Trinseo (NYSE:SE) reported a net loss of $546 million for the full year 2025, a result heavily impacted by $140 million in pre-tax restructuring charges and the costs associated with a comprehensive debt refinancing completed in early 2025.
The Wayne, Pennsylvania-based company is currently undergoing a massive operational overhaul, including the shutdown of virgin MMA and ACH production in Italy and polystyrene assets in Germany.
For the fiscal year, Trinseo recorded a loss per share of $15.24.
The company's cash position was also pressured, with cash used in operations totaling $102 million.

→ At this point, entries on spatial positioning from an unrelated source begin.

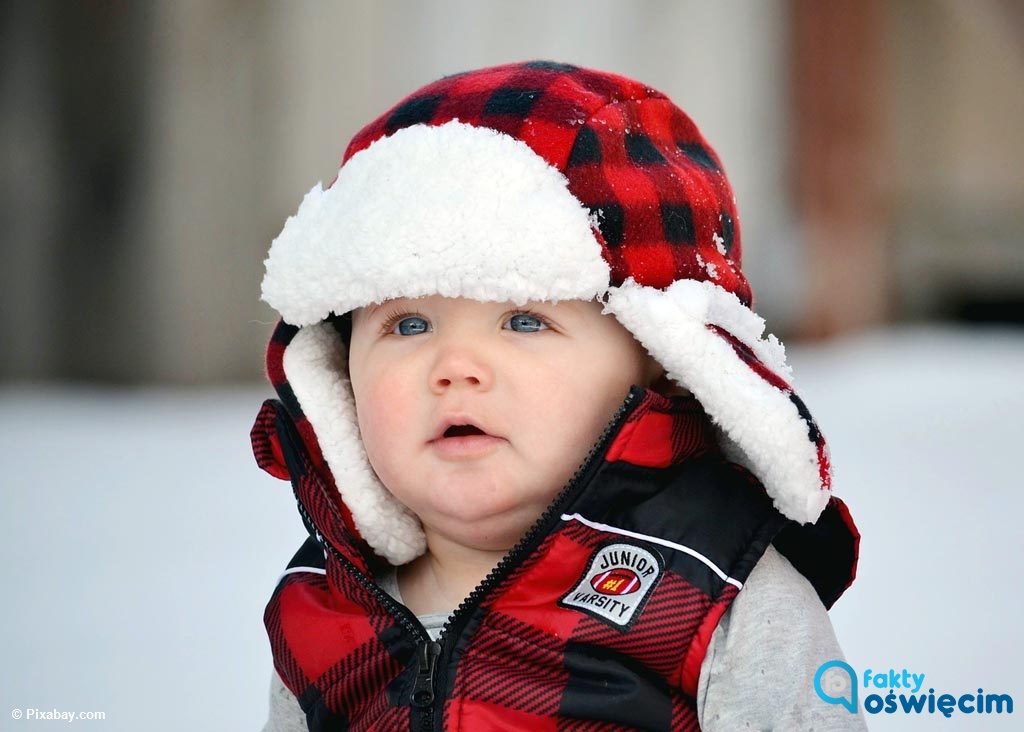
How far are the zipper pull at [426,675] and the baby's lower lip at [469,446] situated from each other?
163mm

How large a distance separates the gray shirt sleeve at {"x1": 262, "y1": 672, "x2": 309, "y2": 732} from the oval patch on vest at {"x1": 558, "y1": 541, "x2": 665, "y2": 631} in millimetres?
377

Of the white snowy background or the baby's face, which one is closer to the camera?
the baby's face

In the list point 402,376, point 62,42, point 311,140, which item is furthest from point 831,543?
point 62,42

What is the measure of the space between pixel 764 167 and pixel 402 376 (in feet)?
10.8

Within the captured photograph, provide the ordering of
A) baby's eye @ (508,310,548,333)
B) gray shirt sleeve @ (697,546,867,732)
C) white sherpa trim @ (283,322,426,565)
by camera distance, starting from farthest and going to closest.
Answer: white sherpa trim @ (283,322,426,565) → baby's eye @ (508,310,548,333) → gray shirt sleeve @ (697,546,867,732)

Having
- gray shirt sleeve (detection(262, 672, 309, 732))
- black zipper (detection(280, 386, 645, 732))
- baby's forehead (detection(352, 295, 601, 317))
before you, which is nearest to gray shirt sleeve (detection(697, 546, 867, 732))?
black zipper (detection(280, 386, 645, 732))

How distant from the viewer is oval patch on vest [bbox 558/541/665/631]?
3.20 ft

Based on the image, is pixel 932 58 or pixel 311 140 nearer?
pixel 311 140

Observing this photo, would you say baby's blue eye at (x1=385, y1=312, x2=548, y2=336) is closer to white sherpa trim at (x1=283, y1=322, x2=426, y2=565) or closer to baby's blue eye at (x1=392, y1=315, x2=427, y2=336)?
baby's blue eye at (x1=392, y1=315, x2=427, y2=336)

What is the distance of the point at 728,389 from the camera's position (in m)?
1.00

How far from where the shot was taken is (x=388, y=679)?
3.51 ft

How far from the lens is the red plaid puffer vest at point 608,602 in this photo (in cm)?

Combined with $51 million in capital expenditures, the company ended the year with a negative free cash flow of $153 million.
Despite these headwinds, management highlighted that restructuring initiatives and $27 million in polycarbonate technology licensing income helped partially offset the impact of unplanned outages and lower margins at its Americas Styrenics joint venture.
The fourth quarter showed signs of stabilizing liquidity, with cash provided by operations reaching $23 million.
After $16 million in capital expenditures, the company generated $7 million in positive free cash flow for the period.
Trinseo ended December 31, 2025, with total liquidity of $334 million, including $149 million in cash, which the company noted provides a foundation as it continues to negotiate with financial stakeholders to improve its capital structure.
Meanwhile, Trinseo’s adjusted EBITDA for the year was $163 million, down $41 million from the prior year.
The decline was attributed to unfavorable net timing and negative equity income from Americas Styrenics, which suffered from lower margins and a specific unplanned outage.